*REQUIREMENT*: Rename "dresser drawer" as "cabinet drawer" everywhere in the listing below, and reproduce the rest of the listing without any change.

Scene question records
------------------------------------------------
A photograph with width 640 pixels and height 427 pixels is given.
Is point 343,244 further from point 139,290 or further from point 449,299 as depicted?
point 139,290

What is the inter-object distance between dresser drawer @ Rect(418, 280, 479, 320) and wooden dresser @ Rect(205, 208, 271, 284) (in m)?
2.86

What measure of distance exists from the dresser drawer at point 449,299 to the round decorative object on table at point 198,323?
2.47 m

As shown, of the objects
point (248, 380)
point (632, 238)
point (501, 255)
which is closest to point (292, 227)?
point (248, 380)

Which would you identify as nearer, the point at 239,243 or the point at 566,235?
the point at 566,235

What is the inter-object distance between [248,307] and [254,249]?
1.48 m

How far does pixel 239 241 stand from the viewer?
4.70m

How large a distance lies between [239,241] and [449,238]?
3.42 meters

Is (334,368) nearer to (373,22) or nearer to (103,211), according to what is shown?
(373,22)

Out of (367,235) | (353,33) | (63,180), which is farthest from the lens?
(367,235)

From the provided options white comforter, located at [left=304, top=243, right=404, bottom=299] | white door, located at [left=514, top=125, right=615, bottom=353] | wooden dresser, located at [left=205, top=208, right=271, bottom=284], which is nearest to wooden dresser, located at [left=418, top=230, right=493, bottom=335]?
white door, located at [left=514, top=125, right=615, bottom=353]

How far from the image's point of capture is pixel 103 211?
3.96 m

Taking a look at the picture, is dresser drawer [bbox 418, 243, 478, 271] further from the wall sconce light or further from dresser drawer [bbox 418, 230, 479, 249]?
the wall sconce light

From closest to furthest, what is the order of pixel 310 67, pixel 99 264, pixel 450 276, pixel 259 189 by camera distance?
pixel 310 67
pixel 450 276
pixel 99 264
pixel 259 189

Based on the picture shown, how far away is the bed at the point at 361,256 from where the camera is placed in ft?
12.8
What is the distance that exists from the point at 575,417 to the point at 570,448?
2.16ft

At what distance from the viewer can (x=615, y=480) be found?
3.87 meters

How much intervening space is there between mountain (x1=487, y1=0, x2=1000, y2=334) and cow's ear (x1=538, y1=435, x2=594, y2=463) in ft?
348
------------------------------------------------
*WRITTEN ANSWER*:
A photograph with width 640 pixels and height 427 pixels is given.
Is point 343,244 further from point 139,290 or further from point 449,299 as depicted?
point 139,290

What is the inter-object distance between cabinet drawer @ Rect(418, 280, 479, 320) and wooden dresser @ Rect(205, 208, 271, 284) (in m)?
2.86

What measure of distance exists from the cabinet drawer at point 449,299 to the round decorative object on table at point 198,323?
2.47 m

As shown, of the objects
point (248, 380)
point (632, 238)
point (501, 255)
which is closest to point (292, 227)?
point (248, 380)

Which would you identify as nearer, the point at 239,243 or the point at 566,235?
the point at 566,235

What is the inter-object distance between [248,307] and [254,249]?
1.48 m

How far does pixel 239 241 stand from the viewer?
4.70m

How large a distance lies between [239,241] and [449,238]?
3.42 meters

Is (334,368) nearer to (373,22) or nearer to (103,211), according to what is shown?
(373,22)

Out of (367,235) | (353,33) | (63,180), which is farthest from the lens?
(367,235)

From the provided options white comforter, located at [left=304, top=243, right=404, bottom=299] | white door, located at [left=514, top=125, right=615, bottom=353] | wooden dresser, located at [left=205, top=208, right=271, bottom=284], which is nearest to wooden dresser, located at [left=418, top=230, right=493, bottom=335]?
white door, located at [left=514, top=125, right=615, bottom=353]

How far from the image's point of capture is pixel 103 211?
3.96 m

Taking a look at the picture, is cabinet drawer [bbox 418, 243, 478, 271] further from the wall sconce light or further from cabinet drawer [bbox 418, 230, 479, 249]?
the wall sconce light

From closest to furthest, what is the order of pixel 310 67, pixel 99 264, pixel 450 276, pixel 259 189 by camera distance?
pixel 310 67
pixel 450 276
pixel 99 264
pixel 259 189

Based on the picture shown, how far away is the bed at the point at 361,256 from where the camera is placed in ft?
12.8
What is the distance that exists from the point at 575,417 to the point at 570,448?
2.16ft

At what distance from the viewer can (x=615, y=480) be found?
3.87 meters

How much intervening space is there between mountain (x1=487, y1=0, x2=1000, y2=334) and cow's ear (x1=538, y1=435, x2=594, y2=463) in ft?
348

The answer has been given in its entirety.